What is asked
1 – According to the profile of Sheetanshu Mathur, which region did he believe would matter most to his career in the long term?
2 – Carry on the profile of Sheetanshu Mathur, picking up right after its final sentence.

Text block

##########

Before the MBA, Sheetanshu Mathur’s world was defined by precision: service requests, escalations, troubleshooting pathways, and client expectations. Four years in IT services at Tata Consulting Services split between India and the US, had trained him to think in structured loops - identify the bug, resolving the issue, and moving to the next problem to solve.
“I was always dealing with problems,” he says. “You have a customer, you have an issue, and you fix it. That was my job.” Useful, yes. But Sheetanshu felt his function was rather linear and predictable.
What he was looking for was something far beyond a promotion or team change; it was a different orbit altogether - one that would force him beyond the comfort of process flows and help him understand how business decisions get made, why problems emerge in the first place, and what it means to lead in markets far bigger and more ambiguous than any IT project room.
The SMU MBA became that pivot.
Why Singapore, Why Now
By the time he decided to take the leap, Sheetanshu had lived in the US and India. But there was one region he believed would matter most to his career long-term: APAC. “The APAC market was always intriguing to me,” he says. “When I finally had to decide, it was clear that Singapore was the place I wanted to be at, to truly understand the depth of business functions across Asia.”

##########

Data supplied
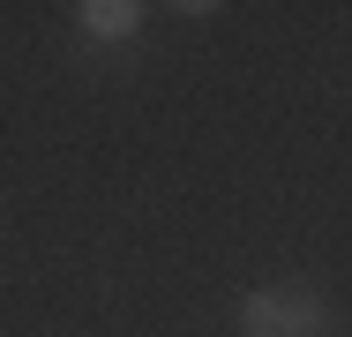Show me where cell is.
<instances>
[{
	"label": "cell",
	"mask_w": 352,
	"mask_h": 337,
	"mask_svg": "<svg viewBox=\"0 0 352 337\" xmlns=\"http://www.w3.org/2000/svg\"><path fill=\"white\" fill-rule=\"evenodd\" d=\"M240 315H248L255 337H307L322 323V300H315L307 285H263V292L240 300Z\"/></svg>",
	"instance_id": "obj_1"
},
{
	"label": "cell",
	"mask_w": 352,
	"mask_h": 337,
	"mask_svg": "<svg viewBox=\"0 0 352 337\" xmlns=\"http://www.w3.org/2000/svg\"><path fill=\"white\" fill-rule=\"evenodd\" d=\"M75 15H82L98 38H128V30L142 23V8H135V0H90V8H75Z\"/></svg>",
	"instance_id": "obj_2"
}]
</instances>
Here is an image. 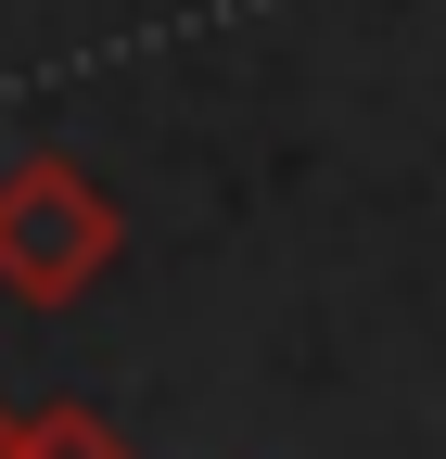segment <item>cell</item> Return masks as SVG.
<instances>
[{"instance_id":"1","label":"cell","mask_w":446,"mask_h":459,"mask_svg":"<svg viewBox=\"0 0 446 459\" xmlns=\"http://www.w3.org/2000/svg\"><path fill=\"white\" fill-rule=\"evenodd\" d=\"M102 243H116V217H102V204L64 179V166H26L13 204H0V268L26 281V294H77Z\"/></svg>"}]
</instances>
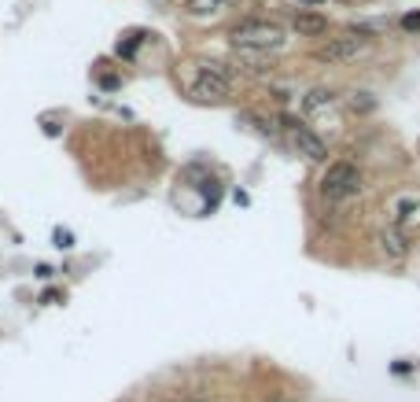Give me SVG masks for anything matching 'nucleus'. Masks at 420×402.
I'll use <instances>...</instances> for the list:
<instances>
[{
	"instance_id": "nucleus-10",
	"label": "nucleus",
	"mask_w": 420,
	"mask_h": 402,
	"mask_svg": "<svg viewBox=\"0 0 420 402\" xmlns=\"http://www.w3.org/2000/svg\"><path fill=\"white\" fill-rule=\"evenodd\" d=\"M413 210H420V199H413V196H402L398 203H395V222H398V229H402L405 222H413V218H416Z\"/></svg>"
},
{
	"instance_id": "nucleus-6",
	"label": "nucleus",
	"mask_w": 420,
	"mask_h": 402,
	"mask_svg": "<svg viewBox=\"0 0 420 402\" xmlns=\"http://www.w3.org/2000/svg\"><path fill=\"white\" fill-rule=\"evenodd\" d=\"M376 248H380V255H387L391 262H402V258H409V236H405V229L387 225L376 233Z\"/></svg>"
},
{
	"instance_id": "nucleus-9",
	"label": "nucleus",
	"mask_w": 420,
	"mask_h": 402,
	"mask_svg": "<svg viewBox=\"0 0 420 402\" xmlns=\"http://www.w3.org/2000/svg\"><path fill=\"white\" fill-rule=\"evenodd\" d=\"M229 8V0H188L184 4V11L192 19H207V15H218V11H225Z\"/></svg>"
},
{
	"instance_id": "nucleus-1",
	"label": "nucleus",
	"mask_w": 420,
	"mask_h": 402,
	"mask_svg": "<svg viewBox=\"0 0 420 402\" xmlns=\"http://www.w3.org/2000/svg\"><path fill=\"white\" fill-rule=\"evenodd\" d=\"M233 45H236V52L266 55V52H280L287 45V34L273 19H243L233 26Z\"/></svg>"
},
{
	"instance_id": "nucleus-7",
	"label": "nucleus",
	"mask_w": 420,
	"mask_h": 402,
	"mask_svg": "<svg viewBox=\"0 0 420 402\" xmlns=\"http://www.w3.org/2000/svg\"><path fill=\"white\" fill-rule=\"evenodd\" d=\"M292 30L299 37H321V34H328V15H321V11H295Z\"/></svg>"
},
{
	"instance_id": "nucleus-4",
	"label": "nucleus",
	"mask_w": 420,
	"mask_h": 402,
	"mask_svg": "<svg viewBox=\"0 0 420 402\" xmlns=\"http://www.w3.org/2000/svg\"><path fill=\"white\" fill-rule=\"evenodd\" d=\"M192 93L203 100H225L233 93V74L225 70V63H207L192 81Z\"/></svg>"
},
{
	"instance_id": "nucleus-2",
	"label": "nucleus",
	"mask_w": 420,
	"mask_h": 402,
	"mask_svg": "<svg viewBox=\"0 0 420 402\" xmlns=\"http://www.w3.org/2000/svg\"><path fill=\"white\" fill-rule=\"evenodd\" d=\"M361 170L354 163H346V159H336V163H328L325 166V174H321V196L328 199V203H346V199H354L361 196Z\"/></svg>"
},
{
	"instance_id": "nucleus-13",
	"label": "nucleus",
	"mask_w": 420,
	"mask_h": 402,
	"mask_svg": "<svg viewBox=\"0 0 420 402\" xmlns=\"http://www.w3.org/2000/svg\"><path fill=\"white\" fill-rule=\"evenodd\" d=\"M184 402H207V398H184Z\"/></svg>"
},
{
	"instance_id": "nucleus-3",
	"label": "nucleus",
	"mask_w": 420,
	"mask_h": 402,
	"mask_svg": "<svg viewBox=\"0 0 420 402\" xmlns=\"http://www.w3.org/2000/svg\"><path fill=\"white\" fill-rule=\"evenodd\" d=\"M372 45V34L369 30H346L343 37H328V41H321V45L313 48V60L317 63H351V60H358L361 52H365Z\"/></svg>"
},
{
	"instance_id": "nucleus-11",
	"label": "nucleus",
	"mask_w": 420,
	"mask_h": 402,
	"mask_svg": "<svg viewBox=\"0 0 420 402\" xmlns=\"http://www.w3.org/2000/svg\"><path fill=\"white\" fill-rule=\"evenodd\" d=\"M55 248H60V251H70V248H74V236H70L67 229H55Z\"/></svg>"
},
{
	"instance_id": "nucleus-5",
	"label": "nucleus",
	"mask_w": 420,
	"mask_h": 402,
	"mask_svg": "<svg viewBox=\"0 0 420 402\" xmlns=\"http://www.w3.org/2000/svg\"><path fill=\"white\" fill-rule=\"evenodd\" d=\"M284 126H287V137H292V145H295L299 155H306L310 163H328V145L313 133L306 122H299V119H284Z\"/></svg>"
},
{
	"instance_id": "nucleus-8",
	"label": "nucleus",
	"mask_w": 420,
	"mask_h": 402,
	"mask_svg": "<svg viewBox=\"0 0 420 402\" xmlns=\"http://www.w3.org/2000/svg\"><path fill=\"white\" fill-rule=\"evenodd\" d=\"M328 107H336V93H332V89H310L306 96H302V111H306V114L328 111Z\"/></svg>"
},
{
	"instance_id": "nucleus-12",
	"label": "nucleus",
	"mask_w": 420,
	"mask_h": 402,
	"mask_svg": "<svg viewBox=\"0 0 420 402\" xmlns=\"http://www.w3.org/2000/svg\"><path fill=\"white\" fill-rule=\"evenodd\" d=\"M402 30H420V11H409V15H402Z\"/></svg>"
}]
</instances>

##########

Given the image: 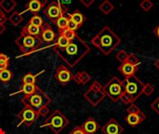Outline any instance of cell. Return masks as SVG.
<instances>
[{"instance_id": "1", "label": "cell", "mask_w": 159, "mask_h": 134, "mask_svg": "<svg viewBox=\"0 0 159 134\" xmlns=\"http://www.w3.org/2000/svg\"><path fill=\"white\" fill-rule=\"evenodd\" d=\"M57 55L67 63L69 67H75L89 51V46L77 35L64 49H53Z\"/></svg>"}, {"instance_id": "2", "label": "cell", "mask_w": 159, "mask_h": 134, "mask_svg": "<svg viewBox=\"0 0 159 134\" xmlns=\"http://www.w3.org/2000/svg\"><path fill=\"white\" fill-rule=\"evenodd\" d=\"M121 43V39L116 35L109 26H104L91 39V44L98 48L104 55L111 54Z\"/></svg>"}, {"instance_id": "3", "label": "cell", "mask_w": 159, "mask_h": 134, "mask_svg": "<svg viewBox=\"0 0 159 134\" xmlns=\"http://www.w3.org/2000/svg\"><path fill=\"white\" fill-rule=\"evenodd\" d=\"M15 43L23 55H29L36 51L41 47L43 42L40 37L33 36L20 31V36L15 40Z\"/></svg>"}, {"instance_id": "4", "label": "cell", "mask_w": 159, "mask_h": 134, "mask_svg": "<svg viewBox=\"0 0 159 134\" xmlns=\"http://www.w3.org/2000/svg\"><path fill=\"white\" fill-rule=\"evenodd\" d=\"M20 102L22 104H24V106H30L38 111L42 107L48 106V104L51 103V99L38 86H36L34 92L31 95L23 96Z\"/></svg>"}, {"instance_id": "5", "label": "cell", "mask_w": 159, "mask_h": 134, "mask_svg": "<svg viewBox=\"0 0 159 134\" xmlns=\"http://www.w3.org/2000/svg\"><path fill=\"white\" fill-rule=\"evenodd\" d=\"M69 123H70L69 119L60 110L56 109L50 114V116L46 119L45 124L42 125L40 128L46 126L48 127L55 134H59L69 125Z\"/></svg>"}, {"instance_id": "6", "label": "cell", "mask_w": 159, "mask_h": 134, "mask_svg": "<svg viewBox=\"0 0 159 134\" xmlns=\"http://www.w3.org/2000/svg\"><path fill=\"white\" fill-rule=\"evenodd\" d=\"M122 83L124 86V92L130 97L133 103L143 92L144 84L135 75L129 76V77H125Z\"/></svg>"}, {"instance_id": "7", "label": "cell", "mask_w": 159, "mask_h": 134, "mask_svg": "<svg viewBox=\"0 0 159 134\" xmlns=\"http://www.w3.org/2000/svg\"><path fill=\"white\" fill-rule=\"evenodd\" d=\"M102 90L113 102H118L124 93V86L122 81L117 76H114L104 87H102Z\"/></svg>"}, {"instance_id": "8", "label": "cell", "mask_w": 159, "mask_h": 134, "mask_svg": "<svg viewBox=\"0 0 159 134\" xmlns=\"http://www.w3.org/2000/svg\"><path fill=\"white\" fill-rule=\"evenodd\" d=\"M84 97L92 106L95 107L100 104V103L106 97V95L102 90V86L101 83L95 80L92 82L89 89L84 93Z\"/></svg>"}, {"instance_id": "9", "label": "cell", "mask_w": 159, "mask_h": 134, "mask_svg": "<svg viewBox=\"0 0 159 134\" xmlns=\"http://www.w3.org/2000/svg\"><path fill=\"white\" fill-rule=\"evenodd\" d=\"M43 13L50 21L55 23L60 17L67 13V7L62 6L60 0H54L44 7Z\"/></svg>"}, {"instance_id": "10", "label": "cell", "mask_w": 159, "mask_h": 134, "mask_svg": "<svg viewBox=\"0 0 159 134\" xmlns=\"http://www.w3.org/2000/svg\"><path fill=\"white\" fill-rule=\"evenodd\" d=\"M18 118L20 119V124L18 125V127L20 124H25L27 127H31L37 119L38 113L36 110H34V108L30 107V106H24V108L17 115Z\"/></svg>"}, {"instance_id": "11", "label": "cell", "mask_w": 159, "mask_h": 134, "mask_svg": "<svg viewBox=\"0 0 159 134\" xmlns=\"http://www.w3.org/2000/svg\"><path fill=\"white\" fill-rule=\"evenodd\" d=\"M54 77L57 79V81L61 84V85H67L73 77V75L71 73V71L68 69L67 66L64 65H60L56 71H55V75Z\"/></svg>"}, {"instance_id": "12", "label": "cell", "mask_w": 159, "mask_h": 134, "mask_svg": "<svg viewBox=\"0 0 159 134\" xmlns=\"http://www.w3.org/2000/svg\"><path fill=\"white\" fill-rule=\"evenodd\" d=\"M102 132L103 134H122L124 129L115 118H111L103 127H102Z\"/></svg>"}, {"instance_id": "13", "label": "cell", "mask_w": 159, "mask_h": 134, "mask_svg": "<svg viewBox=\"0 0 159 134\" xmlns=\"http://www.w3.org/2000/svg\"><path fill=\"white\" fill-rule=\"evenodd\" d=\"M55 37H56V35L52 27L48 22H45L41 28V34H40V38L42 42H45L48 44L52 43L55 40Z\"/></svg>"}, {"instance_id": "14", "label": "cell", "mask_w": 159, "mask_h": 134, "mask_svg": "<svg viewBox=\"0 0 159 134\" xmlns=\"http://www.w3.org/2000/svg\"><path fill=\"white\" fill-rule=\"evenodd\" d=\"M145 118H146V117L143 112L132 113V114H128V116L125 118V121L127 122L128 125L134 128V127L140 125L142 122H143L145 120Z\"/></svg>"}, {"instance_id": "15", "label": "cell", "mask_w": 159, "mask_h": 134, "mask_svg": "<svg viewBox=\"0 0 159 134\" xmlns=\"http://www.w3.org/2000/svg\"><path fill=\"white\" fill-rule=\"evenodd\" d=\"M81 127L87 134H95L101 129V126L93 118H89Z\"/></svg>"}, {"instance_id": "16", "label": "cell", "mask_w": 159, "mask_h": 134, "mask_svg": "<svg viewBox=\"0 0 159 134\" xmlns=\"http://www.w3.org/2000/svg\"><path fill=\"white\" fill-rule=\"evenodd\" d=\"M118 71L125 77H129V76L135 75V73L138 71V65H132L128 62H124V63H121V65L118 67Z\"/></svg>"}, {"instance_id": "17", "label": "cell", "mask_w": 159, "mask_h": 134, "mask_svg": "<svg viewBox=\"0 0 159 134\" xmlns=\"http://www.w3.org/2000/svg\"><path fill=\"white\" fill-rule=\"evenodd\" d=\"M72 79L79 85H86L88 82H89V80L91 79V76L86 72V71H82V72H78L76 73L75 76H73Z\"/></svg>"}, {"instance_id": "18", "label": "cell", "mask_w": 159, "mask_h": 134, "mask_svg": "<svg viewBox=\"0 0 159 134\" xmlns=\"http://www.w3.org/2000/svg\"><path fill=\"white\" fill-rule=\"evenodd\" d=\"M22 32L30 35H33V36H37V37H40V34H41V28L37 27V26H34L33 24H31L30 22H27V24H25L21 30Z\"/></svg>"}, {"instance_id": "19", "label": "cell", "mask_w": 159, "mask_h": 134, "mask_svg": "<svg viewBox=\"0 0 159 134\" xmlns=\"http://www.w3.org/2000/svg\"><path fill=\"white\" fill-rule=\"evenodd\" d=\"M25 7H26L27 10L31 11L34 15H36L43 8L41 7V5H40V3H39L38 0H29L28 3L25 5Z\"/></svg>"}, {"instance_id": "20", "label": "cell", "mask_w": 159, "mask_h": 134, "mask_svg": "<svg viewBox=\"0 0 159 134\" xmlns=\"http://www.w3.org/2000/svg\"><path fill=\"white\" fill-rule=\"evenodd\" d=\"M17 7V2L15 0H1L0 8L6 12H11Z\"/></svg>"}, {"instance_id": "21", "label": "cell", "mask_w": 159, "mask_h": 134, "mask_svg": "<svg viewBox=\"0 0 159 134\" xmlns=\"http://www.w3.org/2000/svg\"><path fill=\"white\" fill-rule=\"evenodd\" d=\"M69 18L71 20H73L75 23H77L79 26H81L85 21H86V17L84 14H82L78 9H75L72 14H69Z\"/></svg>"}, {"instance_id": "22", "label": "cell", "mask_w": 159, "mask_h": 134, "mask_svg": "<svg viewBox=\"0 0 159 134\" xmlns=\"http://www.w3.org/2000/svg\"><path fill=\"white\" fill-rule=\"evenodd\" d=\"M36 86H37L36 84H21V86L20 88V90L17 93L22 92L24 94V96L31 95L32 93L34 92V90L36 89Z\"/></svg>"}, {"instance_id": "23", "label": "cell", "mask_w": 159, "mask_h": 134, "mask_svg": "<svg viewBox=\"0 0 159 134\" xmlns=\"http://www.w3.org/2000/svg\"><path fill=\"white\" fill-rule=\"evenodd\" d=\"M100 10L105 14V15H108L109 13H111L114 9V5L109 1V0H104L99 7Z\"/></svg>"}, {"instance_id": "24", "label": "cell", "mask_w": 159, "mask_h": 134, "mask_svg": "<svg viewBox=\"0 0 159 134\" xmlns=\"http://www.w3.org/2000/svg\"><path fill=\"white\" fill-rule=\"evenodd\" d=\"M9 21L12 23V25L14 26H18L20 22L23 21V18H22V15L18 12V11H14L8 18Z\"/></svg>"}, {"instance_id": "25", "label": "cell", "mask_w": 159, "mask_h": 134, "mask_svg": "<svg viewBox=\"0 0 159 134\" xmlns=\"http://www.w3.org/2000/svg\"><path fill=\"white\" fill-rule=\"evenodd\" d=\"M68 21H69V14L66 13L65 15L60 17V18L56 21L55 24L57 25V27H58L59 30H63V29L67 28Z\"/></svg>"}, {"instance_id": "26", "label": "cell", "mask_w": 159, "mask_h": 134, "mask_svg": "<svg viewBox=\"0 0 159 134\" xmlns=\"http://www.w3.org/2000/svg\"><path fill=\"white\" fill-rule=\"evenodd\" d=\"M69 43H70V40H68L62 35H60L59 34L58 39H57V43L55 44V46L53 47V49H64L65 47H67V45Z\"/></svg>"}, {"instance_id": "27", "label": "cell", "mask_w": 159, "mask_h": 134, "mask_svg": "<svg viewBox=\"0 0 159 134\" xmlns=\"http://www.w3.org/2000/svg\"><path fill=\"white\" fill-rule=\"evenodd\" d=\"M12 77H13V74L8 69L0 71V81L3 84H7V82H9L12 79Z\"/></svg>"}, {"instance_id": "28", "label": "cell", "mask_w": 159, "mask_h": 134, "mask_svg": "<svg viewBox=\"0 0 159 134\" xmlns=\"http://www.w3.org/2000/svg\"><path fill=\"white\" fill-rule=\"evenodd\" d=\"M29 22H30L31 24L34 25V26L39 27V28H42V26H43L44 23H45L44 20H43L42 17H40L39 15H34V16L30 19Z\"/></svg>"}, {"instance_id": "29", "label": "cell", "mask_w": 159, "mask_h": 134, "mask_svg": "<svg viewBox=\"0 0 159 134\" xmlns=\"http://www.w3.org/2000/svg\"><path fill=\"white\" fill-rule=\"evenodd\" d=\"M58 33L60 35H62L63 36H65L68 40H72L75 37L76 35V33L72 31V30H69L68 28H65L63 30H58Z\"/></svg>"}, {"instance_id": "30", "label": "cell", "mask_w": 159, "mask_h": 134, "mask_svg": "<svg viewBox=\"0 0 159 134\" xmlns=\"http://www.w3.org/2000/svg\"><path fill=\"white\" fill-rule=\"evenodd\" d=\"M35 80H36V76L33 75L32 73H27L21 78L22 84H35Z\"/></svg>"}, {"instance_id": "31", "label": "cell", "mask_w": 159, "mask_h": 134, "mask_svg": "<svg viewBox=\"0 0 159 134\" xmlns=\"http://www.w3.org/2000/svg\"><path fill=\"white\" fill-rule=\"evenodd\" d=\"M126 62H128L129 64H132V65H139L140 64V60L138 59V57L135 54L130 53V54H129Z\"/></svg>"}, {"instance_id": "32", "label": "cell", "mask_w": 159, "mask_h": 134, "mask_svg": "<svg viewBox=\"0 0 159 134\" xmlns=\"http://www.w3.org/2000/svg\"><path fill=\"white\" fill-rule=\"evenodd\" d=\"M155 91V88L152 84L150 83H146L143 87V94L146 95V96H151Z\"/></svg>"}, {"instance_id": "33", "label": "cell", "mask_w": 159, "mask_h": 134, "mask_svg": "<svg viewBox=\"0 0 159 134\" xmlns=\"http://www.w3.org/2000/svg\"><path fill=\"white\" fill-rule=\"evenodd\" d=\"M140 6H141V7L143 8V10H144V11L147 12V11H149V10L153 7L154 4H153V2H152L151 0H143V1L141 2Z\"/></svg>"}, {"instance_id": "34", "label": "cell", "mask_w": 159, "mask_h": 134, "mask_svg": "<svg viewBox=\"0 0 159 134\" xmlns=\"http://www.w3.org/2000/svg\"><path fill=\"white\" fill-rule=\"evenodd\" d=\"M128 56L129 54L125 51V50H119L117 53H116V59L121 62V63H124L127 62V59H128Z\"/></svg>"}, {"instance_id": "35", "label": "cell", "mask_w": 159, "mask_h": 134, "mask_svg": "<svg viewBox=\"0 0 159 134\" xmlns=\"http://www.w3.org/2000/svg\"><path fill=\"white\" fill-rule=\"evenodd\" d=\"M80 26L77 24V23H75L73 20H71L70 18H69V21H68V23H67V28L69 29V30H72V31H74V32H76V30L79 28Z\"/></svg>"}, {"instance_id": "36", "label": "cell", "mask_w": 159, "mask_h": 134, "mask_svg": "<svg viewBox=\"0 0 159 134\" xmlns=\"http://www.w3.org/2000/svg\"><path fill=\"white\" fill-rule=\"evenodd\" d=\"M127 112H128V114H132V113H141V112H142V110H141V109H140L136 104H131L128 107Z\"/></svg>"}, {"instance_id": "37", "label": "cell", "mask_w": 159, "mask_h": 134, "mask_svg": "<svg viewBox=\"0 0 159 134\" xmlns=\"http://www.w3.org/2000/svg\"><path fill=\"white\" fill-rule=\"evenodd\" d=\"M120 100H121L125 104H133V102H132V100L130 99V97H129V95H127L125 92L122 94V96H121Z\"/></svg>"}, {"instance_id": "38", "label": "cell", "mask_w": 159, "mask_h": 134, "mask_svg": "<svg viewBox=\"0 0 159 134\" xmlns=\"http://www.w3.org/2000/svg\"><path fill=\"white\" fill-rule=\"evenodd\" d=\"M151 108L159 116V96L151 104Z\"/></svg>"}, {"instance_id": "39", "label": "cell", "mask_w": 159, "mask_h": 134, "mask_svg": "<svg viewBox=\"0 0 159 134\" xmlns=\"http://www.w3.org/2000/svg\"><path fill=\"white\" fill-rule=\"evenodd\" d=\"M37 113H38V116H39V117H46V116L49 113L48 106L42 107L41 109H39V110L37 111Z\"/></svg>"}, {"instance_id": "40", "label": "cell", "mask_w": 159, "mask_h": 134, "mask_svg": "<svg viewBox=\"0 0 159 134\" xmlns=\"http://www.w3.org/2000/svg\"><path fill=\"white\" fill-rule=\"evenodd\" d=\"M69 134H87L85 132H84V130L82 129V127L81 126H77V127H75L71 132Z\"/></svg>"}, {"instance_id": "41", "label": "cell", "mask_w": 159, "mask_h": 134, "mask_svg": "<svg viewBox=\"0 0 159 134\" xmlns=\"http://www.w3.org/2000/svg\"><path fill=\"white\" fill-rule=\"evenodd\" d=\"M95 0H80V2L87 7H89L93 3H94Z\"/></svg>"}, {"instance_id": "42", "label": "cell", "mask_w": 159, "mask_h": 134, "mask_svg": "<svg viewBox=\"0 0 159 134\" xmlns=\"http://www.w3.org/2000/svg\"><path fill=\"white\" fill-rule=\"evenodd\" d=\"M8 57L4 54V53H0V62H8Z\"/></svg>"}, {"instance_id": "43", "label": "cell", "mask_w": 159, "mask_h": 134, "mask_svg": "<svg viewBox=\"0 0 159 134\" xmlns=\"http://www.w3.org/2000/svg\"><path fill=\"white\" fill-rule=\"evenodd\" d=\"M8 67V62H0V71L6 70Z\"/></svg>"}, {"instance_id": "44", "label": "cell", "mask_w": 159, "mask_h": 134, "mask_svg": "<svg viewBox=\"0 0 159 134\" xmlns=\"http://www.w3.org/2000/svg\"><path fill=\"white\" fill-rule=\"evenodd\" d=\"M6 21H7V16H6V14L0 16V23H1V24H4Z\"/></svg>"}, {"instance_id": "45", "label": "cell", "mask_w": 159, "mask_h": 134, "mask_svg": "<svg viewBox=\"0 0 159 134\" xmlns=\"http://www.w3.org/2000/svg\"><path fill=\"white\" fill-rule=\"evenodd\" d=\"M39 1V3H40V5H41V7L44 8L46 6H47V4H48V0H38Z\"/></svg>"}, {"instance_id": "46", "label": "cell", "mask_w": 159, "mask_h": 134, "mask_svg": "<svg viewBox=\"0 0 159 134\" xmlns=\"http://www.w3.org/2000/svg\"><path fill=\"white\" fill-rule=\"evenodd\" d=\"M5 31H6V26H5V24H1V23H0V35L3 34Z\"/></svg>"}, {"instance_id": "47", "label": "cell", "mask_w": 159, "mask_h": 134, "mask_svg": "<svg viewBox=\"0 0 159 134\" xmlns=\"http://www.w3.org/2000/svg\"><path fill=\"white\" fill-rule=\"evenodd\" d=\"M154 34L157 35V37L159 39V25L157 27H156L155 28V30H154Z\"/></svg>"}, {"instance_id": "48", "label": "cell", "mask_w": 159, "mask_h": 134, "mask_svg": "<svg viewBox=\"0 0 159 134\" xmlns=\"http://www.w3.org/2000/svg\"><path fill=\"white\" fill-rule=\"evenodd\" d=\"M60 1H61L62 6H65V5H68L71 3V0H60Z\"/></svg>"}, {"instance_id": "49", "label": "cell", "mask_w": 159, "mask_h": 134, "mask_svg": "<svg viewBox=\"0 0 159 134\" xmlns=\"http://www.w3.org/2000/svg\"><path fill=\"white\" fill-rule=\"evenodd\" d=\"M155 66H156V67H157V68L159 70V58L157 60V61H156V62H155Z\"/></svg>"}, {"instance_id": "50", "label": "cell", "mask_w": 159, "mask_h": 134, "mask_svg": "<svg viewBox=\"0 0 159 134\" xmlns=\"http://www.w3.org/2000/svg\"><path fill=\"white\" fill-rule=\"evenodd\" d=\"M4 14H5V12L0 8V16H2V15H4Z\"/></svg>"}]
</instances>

##########

Answers provided
1 – APAC

2 –
His connection to the city wasn’t incidental. Having lived in Singapore during his formative early years, returning felt less like relocation and more like stepping back into a familiar rhythm. But this time, the intention was sharper because he was stepping into a region where cross-border business moves fast, consumer expectations change even faster, and talent from every major industry blends in one place.
That dynamism was exactly the reset he was looking for.
Relearning the Basics: From Linear Problem Solving to Business Thinking
Coming into the MBA programme, Sheetanshu carried a quiet concern that many technical professionals face but rarely articulate: Would his IT experience translate? Would he be able to engage in conversations about corporate strategy, finance, supply chains, or leadership with people whose backgrounds spanned banking, consulting, healthcare, policy, and even the military?
“I used to be a very risk-averse individual,” he says. “Twelve months ago, I never would have taken a risk if I didn’t have to.”
That mindset didn’t even survive the first week of his MBA programme.
The first turning point was exposure. Suddenly, he found himself going beyond fixing problems to learning how to frame them. He was working with people who looked at the same issue and saw entirely different root causes and pathways.
“The programme offers you a diversity of perspectives which allows you to start breaking problems down systematically,” he explains. “That’s something I didn’t have confidence in before. Now I can have a business-level conversation and stay in it.”
A large part of that shift came from team dynamics. SMU’s MBA classrooms are structured around high-interaction seminars, multi-stage case discussions, and group projects that demand negotiation, influence, and clarity. You can’t hide behind a function; you need to articulate a view. That forced transparency helped him build confidence.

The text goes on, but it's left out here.